Another fine point, I would throw schema.org in to the mix here as sitting
in the middle, but in my personal and commercial experience, it's just used
for SEO, often by people who have complex anti-scrape bot protection and
cross origin stopped, so all that wonderful LD can't actually be used by
anybody but the giants for seo. There's something very sad this.


> RDF* is neither SQL nor Object-Oriented programming, but dear Mithras, SQL
> and
> OO are powerful, pervasive metaphors that most RDF* learners' mental models
> appeal to when they're learning. Why aren't we translating trivial OO code
> or
> trivial DB modeling in those metaphors to RDF*?
>

Again, agree.

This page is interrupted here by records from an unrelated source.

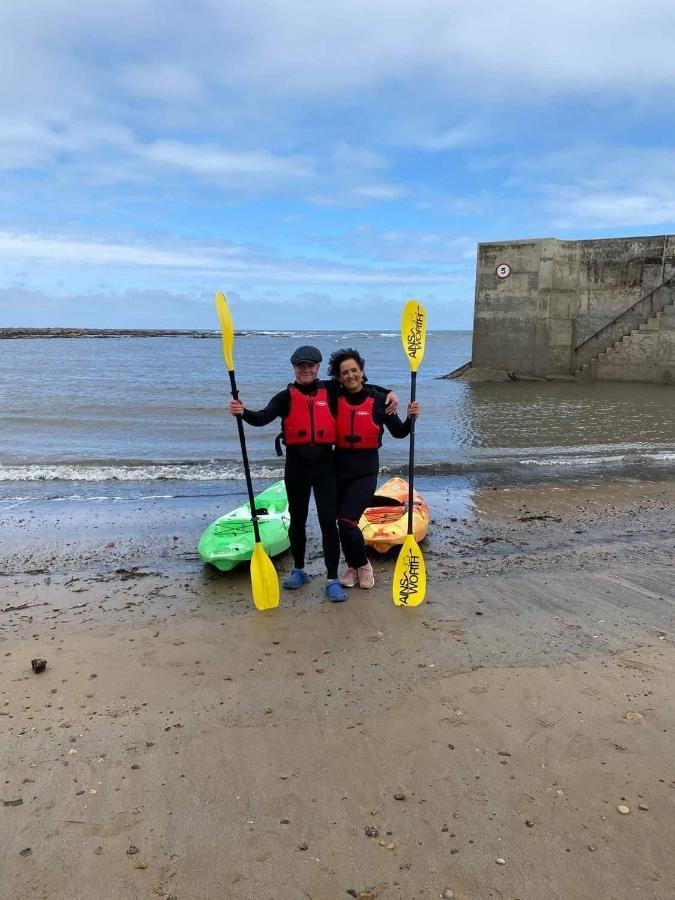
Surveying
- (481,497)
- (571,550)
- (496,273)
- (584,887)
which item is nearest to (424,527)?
(571,550)

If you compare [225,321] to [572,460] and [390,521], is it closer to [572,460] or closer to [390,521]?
[390,521]

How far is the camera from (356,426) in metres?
4.47

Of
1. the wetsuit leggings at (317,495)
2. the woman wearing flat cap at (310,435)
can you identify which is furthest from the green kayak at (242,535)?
the woman wearing flat cap at (310,435)

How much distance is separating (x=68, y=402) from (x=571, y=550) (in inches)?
595

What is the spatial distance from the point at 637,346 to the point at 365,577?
1824 centimetres

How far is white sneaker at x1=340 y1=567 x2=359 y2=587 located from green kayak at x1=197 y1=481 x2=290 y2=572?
0.79 m

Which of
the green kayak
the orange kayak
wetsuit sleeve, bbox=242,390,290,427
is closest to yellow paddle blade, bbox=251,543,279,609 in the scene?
the green kayak

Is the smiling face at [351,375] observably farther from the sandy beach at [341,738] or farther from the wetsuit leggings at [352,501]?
the sandy beach at [341,738]

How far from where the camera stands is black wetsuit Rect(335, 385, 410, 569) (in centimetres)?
447

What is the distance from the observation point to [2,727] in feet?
9.86

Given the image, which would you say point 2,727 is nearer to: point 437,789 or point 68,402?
point 437,789

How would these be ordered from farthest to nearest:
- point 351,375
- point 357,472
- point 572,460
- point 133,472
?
point 572,460
point 133,472
point 357,472
point 351,375

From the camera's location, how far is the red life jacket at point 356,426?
4445 millimetres

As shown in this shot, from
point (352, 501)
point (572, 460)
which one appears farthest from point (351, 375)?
point (572, 460)
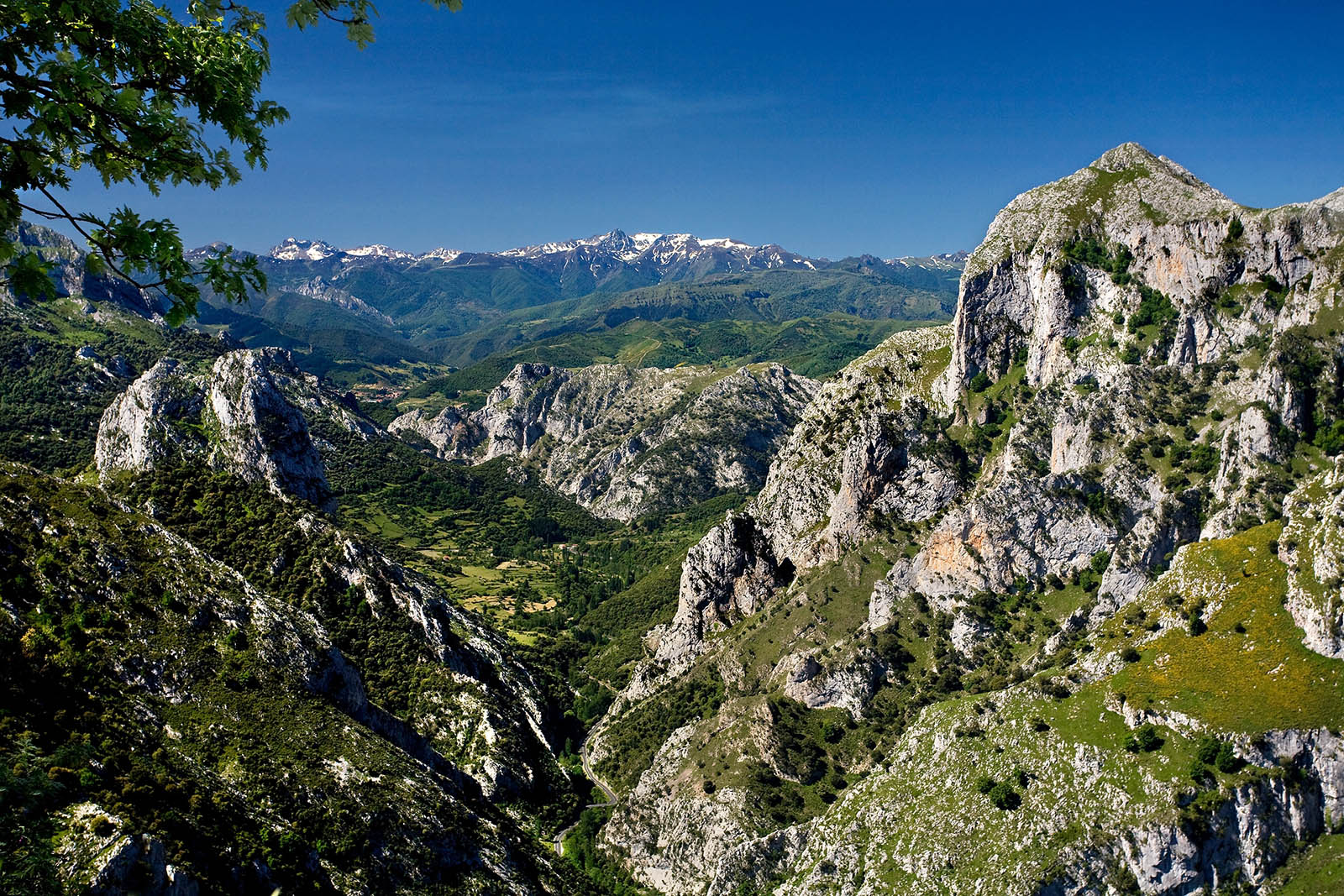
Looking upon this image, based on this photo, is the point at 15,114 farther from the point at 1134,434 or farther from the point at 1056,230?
the point at 1056,230

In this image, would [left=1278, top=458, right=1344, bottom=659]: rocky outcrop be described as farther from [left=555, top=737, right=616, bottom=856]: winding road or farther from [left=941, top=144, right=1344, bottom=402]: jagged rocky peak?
[left=555, top=737, right=616, bottom=856]: winding road

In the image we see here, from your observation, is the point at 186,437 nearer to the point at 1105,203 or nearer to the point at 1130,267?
the point at 1130,267

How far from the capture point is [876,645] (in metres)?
149

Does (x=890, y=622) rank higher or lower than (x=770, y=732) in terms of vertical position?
higher

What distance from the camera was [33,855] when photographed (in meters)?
16.8

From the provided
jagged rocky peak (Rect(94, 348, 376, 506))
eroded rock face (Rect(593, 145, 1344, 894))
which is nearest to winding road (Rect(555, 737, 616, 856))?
eroded rock face (Rect(593, 145, 1344, 894))

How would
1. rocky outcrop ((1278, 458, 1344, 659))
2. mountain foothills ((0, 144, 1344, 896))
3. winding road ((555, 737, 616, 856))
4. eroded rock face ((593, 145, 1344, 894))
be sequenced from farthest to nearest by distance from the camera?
1. winding road ((555, 737, 616, 856))
2. eroded rock face ((593, 145, 1344, 894))
3. rocky outcrop ((1278, 458, 1344, 659))
4. mountain foothills ((0, 144, 1344, 896))

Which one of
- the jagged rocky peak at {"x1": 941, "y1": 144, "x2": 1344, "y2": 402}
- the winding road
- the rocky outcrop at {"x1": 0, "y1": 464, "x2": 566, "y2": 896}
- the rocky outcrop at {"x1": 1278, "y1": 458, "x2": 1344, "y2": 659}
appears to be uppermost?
the jagged rocky peak at {"x1": 941, "y1": 144, "x2": 1344, "y2": 402}

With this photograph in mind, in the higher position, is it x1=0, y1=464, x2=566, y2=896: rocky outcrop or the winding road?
x1=0, y1=464, x2=566, y2=896: rocky outcrop

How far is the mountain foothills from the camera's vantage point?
292ft

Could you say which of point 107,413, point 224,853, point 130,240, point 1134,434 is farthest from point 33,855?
point 107,413

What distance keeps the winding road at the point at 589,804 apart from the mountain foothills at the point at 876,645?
0.93 metres

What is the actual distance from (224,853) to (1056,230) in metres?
184

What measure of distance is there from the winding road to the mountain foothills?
0.93m
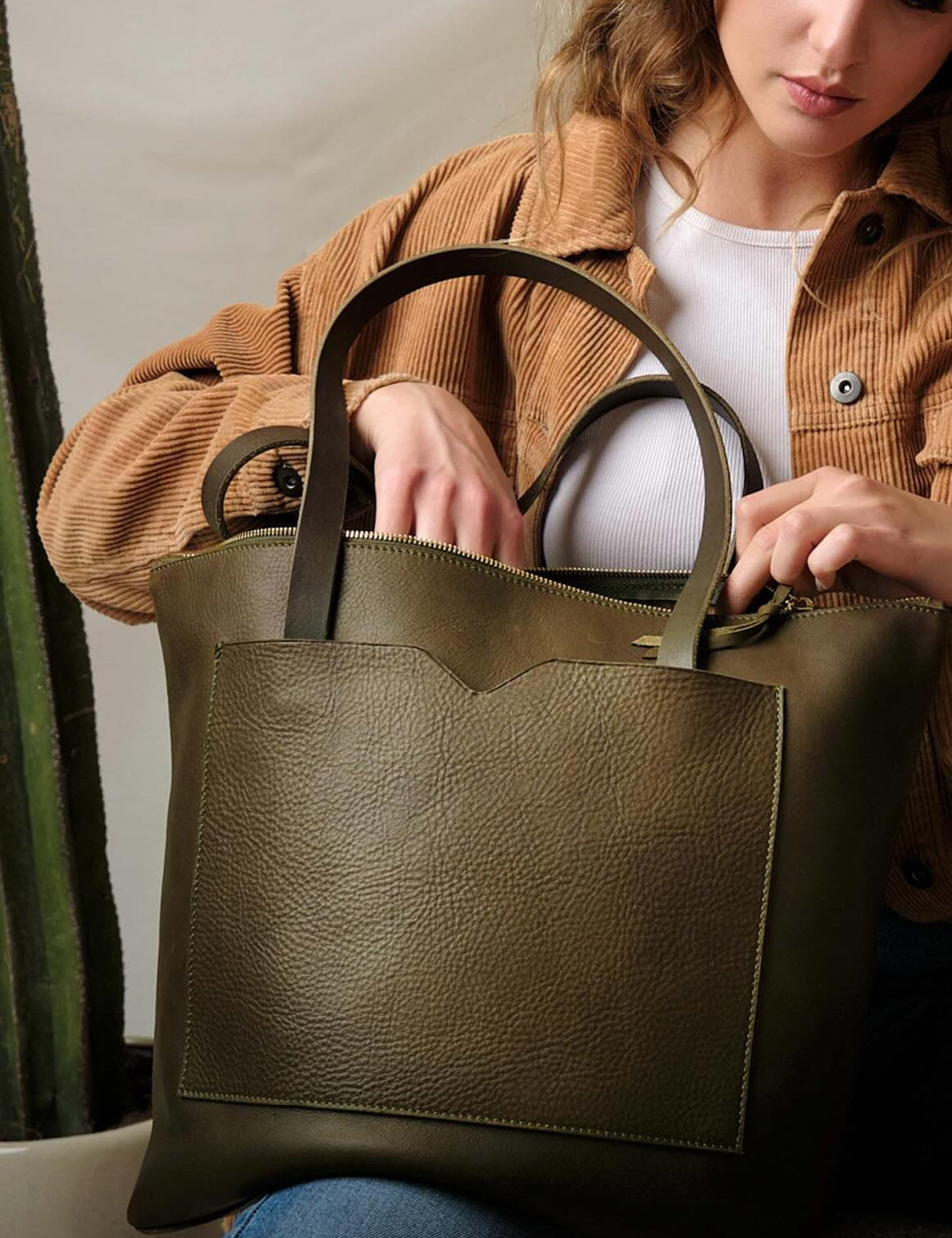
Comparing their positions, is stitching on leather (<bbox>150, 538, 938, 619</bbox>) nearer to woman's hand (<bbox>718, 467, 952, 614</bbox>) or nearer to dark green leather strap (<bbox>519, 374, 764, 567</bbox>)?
woman's hand (<bbox>718, 467, 952, 614</bbox>)

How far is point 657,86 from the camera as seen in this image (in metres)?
0.98

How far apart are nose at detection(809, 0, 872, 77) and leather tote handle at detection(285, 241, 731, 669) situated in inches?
8.8

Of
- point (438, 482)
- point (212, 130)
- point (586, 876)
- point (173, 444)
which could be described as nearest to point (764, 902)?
point (586, 876)

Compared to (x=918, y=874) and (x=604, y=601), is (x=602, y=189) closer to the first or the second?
(x=604, y=601)

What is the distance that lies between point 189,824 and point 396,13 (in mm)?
1055

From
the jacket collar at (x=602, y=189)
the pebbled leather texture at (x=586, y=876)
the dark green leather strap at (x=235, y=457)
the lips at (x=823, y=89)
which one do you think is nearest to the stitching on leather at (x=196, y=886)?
the pebbled leather texture at (x=586, y=876)

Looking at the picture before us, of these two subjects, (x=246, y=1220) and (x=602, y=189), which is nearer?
(x=246, y=1220)

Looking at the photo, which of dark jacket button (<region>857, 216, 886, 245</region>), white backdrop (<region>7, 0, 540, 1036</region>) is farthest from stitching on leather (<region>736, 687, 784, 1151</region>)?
white backdrop (<region>7, 0, 540, 1036</region>)

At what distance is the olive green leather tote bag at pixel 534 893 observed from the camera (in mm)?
630

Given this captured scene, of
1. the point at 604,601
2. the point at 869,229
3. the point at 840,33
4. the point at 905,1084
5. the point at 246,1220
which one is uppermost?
the point at 840,33

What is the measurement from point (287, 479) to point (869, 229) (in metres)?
0.46

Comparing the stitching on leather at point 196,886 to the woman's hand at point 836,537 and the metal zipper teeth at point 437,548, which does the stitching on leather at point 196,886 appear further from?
the woman's hand at point 836,537

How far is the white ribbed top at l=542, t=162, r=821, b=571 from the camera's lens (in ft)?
2.90

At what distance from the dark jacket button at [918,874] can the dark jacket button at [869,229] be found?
440 millimetres
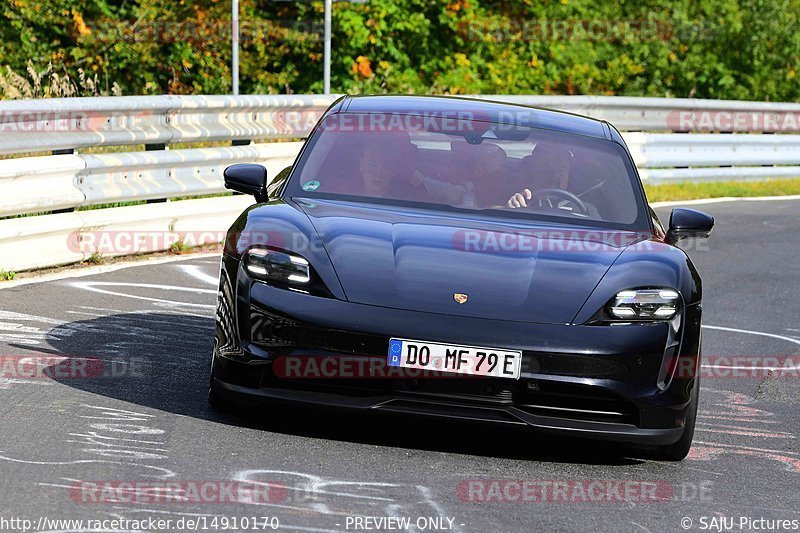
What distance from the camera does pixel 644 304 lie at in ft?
18.7

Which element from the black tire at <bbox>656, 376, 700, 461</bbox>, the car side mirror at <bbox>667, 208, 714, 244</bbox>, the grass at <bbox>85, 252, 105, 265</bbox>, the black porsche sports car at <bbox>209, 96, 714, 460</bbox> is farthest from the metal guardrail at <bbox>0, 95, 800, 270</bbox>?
the black tire at <bbox>656, 376, 700, 461</bbox>

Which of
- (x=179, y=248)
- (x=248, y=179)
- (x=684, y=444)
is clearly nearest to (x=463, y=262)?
(x=684, y=444)

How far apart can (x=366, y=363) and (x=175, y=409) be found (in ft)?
3.37

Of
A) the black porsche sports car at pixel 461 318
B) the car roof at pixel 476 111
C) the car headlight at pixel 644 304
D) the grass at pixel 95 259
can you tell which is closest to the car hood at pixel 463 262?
the black porsche sports car at pixel 461 318

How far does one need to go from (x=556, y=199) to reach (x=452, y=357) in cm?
Result: 163

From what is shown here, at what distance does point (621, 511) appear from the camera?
16.3 ft

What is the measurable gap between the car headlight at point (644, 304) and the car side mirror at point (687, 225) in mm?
991

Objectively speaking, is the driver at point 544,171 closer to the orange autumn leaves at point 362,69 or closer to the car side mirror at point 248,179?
the car side mirror at point 248,179

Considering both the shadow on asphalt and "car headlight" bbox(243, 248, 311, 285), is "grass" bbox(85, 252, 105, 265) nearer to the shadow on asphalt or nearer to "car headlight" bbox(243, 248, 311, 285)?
the shadow on asphalt

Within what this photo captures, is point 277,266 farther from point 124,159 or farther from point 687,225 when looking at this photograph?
point 124,159

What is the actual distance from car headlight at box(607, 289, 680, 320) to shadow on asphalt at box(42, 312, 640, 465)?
1.90 feet

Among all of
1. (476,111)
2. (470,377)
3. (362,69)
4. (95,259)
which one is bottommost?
(362,69)

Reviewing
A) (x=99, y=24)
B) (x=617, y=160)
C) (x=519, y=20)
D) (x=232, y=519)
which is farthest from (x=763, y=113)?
(x=232, y=519)

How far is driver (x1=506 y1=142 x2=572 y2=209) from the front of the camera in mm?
6746
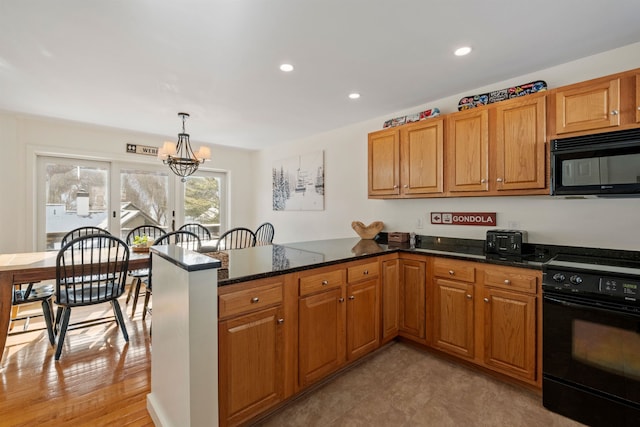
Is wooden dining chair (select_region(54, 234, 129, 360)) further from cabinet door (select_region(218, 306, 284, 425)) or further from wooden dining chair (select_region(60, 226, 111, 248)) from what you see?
cabinet door (select_region(218, 306, 284, 425))

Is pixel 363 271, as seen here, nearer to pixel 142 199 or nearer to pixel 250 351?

I've always introduced RDF this way to developers and non
developers, even marketing guys who use CSVs grok RDF when explained in
this way.

On a personal note, understanding that X bit of data can be presented or
stored as a set of triples, an object, tabular, then encoded in multiple
serializations over the wire, and transformed backwards and forwards
between any of the aforementioned, was liberating and door opening. It
shaped the way I approached simple and complex problems from that day
forth. I realized that 3/4 of my job as a developer, could be described as
just doing data transformation. CSV -> Object -> HTML often broadly
describes a read only system.

The day I fully discovered this, I looked for the tooling, because if most
of that data transformation can be automated by going in and out of
triples, then I free up 3/4 of my developer time to concentrate on doing
more fun things with the data, more functionality, logic, data linking - I
could spend my time adding more value, and thus feeling more valuable - it
never happened though. I still model this way mentally, and that has helped.


> I re-read this now and am staggered. RDF*'s a data format that's
> conceptually
> _simpler_ than SQL but which is _orders of magnitude_ harder to learn (see
> A-F,
> above).
>

Likewise, If RDF had only been Turtle, presented in a single quick spec
document (like json), then perhaps this would not be the case.


> Kathy Sierra said one of the most profound things I ever heard at SXSW in
> the
> early aughts (about the time I was dabbling with SW): "When tools are
> great,
> users say 'This tool is awesome'; when tools or docs are awful, users say
> 'I
> suck.'" After 10 years of feeling like "I suck" in RDF* land, I'm starting
> to
> wonder why I'm still trying.
>

I suck too. I've been involved in working groups, specialized task forces,
written rdf specifications, and I definitely suck, an amateur, I don't know
what I'm doing half of the time, and feel well below the level of
intelligence needed to understand all of these specifications. Sometimes
even to understand replies on this list.

Half way through learning and being involved with this side of the web, I
realized I was lacking extensive formal education, so bought, read, and
learned in order: Logic for Dummies, Calculus refresher books, Logic, a
short introduction, Schaum's set theory and related topics, Schaum's logic,
an introduction to graph theory, Schaum's graph theory, First-Order Logic,
all of timbl's design issues, multiple other resources. I still didn't feel
up to par, after a lifetime of programming and doing very complex tasks,
I'd build compiler optimisers, do cryptography challenges, even parse
asn.1 *for
fun*, I've always felt out of my depth here.

The only observation I'll add, is this xkcd https://xkcd.com/927/ - and rdf
1.2, 2, anything more-rdf, is just an extra spec to muddy the waters
further. Even if we collectively create the most useful and simple
specifications and implementations ever, just calling them RDF anything
will doom them to being an extra part of something overly complex. RDF*
exists, adding to it further does not simplify it.